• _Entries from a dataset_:

+++++

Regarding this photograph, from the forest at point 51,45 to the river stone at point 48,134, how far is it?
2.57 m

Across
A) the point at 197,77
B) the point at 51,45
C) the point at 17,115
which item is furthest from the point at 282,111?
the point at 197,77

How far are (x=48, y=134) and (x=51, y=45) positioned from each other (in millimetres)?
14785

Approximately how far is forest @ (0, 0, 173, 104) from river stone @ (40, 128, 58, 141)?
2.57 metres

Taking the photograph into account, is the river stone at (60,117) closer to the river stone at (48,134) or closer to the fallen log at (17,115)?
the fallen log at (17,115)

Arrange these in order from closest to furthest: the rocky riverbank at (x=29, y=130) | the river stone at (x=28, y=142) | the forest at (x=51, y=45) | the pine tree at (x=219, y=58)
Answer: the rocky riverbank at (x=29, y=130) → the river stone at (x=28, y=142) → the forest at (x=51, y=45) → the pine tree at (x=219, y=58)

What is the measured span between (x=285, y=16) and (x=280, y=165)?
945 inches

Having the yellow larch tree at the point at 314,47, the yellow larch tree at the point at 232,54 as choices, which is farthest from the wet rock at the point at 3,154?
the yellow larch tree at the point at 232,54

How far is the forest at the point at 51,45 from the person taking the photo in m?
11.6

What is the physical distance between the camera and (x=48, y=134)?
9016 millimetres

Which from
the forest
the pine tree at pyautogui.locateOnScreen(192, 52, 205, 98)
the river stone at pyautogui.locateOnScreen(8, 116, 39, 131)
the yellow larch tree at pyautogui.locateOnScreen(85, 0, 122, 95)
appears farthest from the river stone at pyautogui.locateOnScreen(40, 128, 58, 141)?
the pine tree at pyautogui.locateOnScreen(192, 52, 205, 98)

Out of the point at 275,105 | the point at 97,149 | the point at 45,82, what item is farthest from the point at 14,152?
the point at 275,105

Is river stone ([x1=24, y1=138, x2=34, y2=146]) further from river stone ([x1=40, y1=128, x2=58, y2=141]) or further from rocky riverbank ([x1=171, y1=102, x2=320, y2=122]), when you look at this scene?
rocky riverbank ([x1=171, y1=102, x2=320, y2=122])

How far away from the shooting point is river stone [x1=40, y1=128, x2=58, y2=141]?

+++++

• _The request_:
Output the lines above verbatim and in full.

• _Output below_:
Regarding this photograph, from the forest at point 51,45 to the river stone at point 48,134, how far is it?
2.57 m

Across
A) the point at 197,77
B) the point at 51,45
C) the point at 17,115
which item is furthest from the point at 282,111?
the point at 197,77

How far are (x=48, y=134) and (x=51, y=45) positioned from each other (in millimetres)?
14785

Approximately how far is forest @ (0, 0, 173, 104) from river stone @ (40, 128, 58, 141)?
2.57 metres

Taking the photograph into account, is the river stone at (60,117) closer to the river stone at (48,134) or closer to the fallen log at (17,115)?
the fallen log at (17,115)

Arrange these in order from closest to furthest: the rocky riverbank at (x=29, y=130) | the river stone at (x=28, y=142) | the forest at (x=51, y=45) | the pine tree at (x=219, y=58)
Answer: the rocky riverbank at (x=29, y=130) → the river stone at (x=28, y=142) → the forest at (x=51, y=45) → the pine tree at (x=219, y=58)

What is the measured span between (x=285, y=16) and (x=280, y=165)?
945 inches

Having the yellow larch tree at the point at 314,47, the yellow larch tree at the point at 232,54 as choices, which is farthest from the wet rock at the point at 3,154?
the yellow larch tree at the point at 232,54

How far is the forest at the point at 51,45 from the person taking the photo in m?
11.6

What is the physical distance between the camera and (x=48, y=134)?
9016 millimetres

Which from
the forest
the pine tree at pyautogui.locateOnScreen(192, 52, 205, 98)
the river stone at pyautogui.locateOnScreen(8, 116, 39, 131)
the yellow larch tree at pyautogui.locateOnScreen(85, 0, 122, 95)
appears farthest from the river stone at pyautogui.locateOnScreen(40, 128, 58, 141)?
the pine tree at pyautogui.locateOnScreen(192, 52, 205, 98)

Out of the point at 275,105 | the point at 97,149 | the point at 45,82, what item is farthest from the point at 14,152?
the point at 275,105

Is river stone ([x1=24, y1=138, x2=34, y2=146]) further from river stone ([x1=40, y1=128, x2=58, y2=141]) or further from rocky riverbank ([x1=171, y1=102, x2=320, y2=122]), when you look at this scene?
rocky riverbank ([x1=171, y1=102, x2=320, y2=122])

How far away from the shooting point is river stone [x1=40, y1=128, x2=58, y2=141]?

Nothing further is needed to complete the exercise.